A winter sunset from the Pensacola Beach fishing pier, Pensacola, Florida (Photo by Jim Edds courtesy NOAA)
Oceans-21 was introduced by Congressman Sam Farr, a California Democrat who is a co-chair of the bipartisan House Ocean Caucus, made up of over 50 members who represent coastal areas.

He was joined on the bill by fellow caucus members, Congressmen Tom Allen, a Maine Democrat; and Republicans Wayne Gilchrest of Maryland and Jim Saxton of New Jersey.

"Though our oceans are critical to our survival, they are in trouble," said Farr. "On this first day of Congress, we're taking an important first step with Oceans-21 to present a vision for a strong oceans governance policy, based on our better understanding of how our oceans work."


Congressman Sam Farr of California co-chairs the House Oceans Caucus. (Photo courtesy Office of the Congressman)
Oceans-21 is the product of several years of effort within the House to draft bipartisan and comprehensive legislation.

It would implement key recommendations of the Congressionally mandated U.S. Commission on Ocean Policy and the report of the nonprofit Pew Oceans Commission.

First introduced in the 108th Congress to begin a national dialogue on America's coasts and oceans, the bill has now been revised based on input from the oceans and fishing communities.

The legislation would authorize the National Oceanic and Atmospheric Administration, NOAA. This federal agency was created in 1970 by executive order of President Richard Nixon, but it has never been authorized by Congress. Its many programs are often underfunded.

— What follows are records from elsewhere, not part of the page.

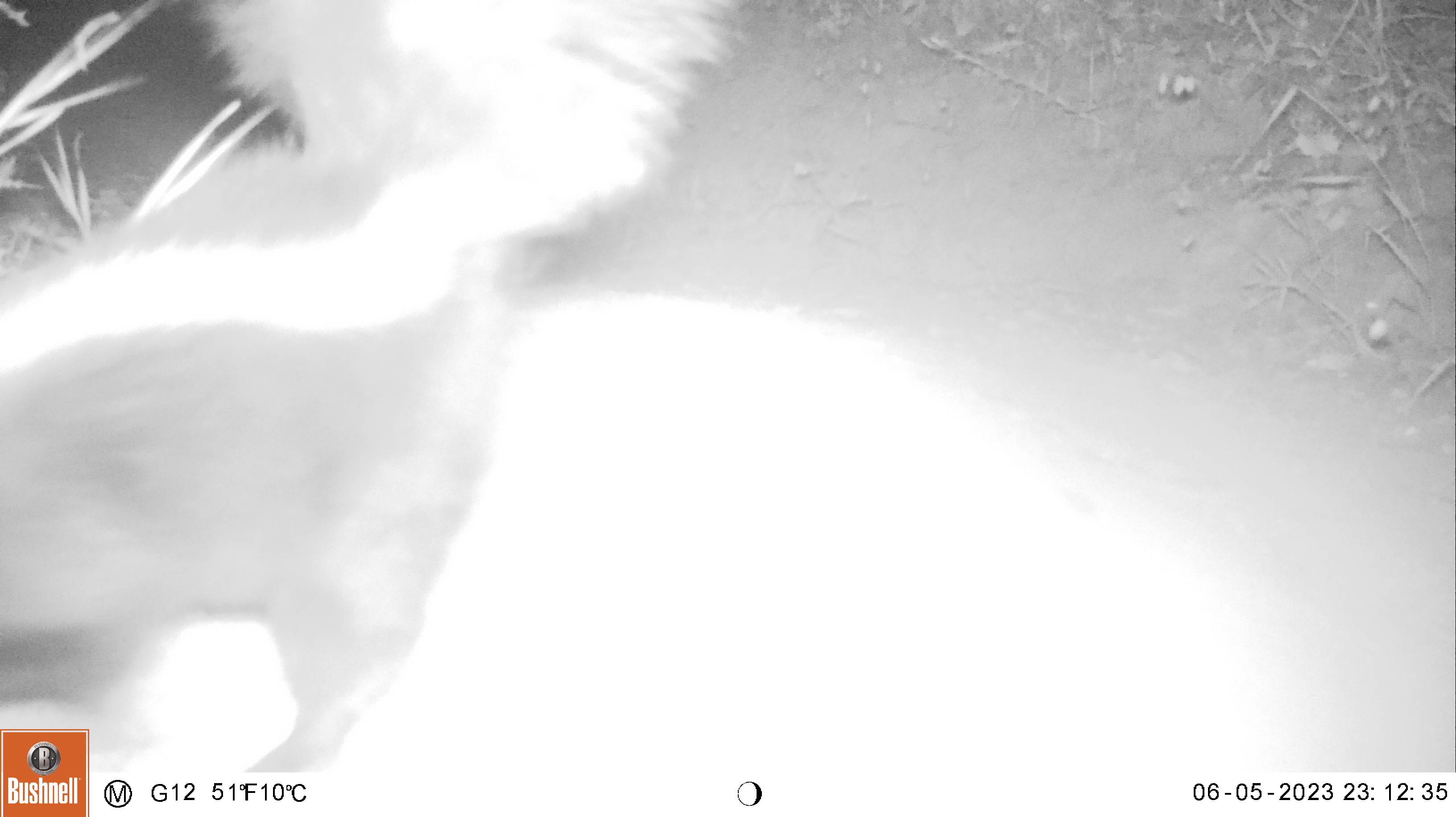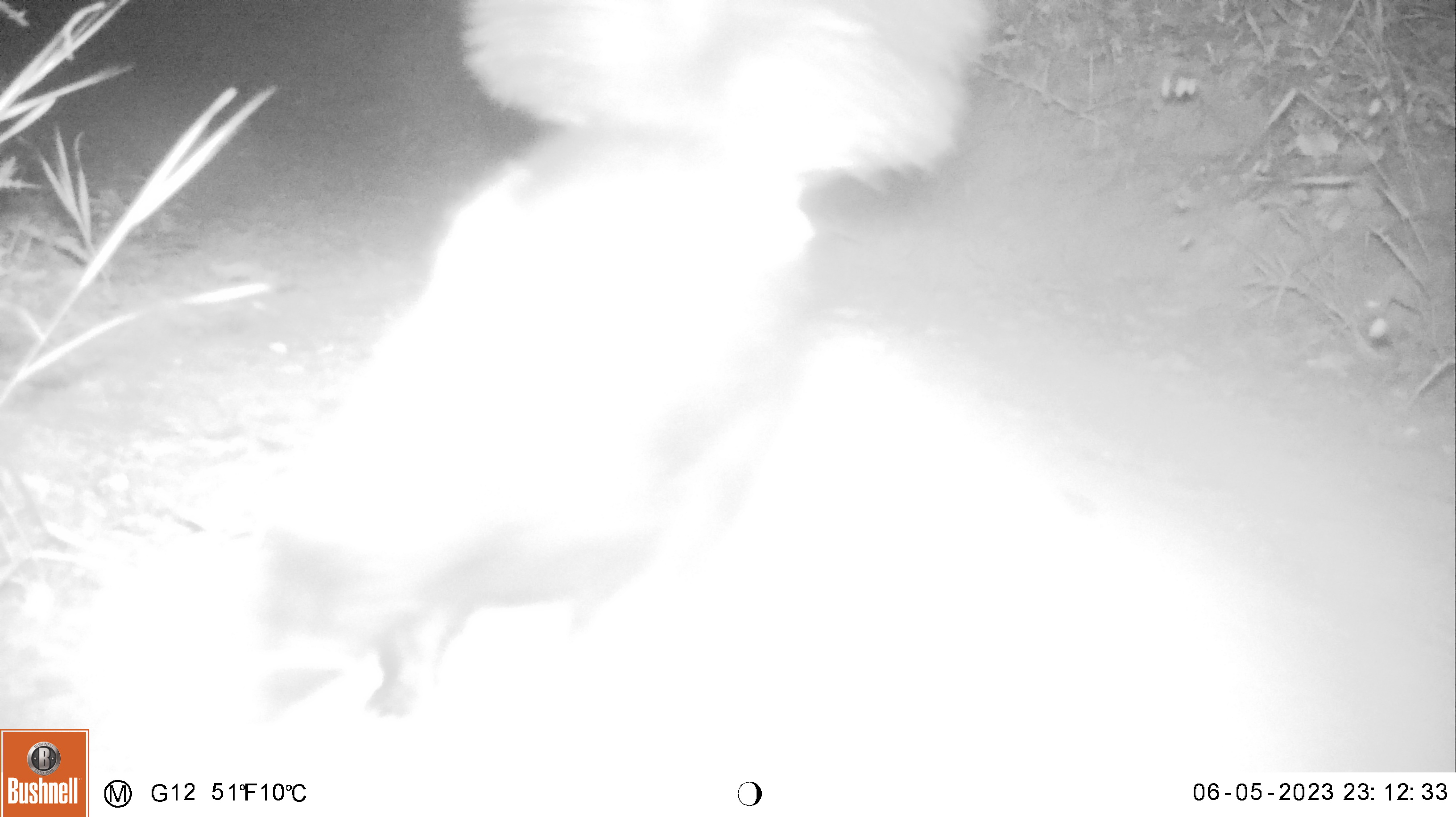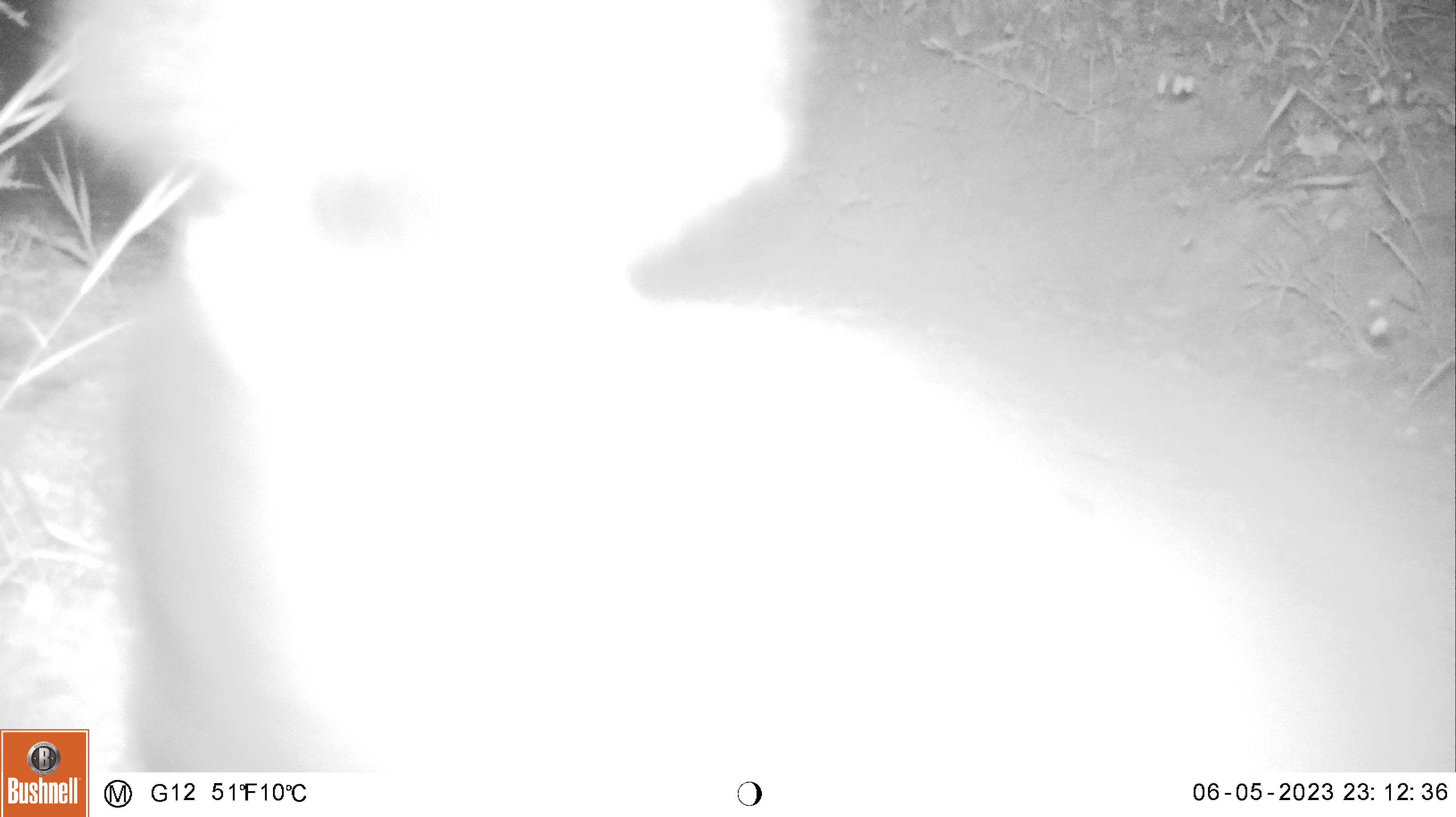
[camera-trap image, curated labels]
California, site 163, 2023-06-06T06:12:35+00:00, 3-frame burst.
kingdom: Animalia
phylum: Chordata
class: Mammalia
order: Carnivora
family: Mephitidae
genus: Mephitis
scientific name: Mephitis mephitis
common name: striped skunk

Congressman Jim Saxton is a member of the House Oceans Caucus. (Photo courtesy Office of the Congressman)
"The federal government must come together to create a coordinated, national approach to ocean policy," said Congressman Saxton, a senior member of the House Natural Resources Committee, and its Fisheries Conservation and Oceans Subcommittee.

"The road to developing a national ocean policy should be flexible, bipartisan and goal-oriented. Congress must find a means to address both the conservation and commerce aspects of ocean issues. Oceans-21 is a step in the right direction," Saxton said.

Oceans-21 would establish an Oceans and Great Lakes Conservation Trust Fund. It builds upon existing regional initiatives to act as a clearinghouse for federal, state, and local governments to address management needs at an ecosystem scale.

"Our hope is that regional ocean partnerships, which include a fair representation of all affected stakeholders, will lead to better, more integrated management that reflects regional goals and priorities, balances the needs of competing industries, and eases coordinated, collaborative response to regional issues," said Congressman Allen.


Pelicans and containership ship seen from near Fort Moultrie, Sullivans Island, South Carolina. (Photo by Captain Albert Theberge courtesy NOAA)
Conservationists who recognize the stresses on ocean ecosystems support the measure. “Recent scientific studies have documented the precipitous decline of our oceans as a result of overfishing, pollution and habitat destruction, said Sarah Chasis, director of NRDC’s Oceans Initiative. “This legislation will protect and restore the health of our oceans, which we depend on for food, jobs, recreation, and a way of life."

"Representatives Farr, Allen, Saxton and Gilchrest have demonstrated the importance of ocean health by introducing this key bill in the first hours of the new Congress and we look forward to working with them to turn this bill into law," said Chasis.

"Historically, we have not invested in our oceans and Great Lakes in a manner that reflects their importance to our economy and the well-being of our citizens, and their condition is of great concern - the decline of coastal water quality, the decline of fisheries, explosions of harmful invasive species, and other alarming ocean trends are signaling their distress," said Congressman Gilchrest.

"Oceans-21 is a start for what I believe will be an intelligent and deliberative process to create responsive national oceans policy, and I look forward to working with my colleagues in the Oceans Caucus," Gilchrest said.

"Our oceans are truly Planet Earth's last frontier, the source of food and other critical resources, the arteries of international commerce and the life's blood of what has been called our big, blue marble," said Congressman Allen. "Oceans-21 seeks to foster better stewardship of these precious resources."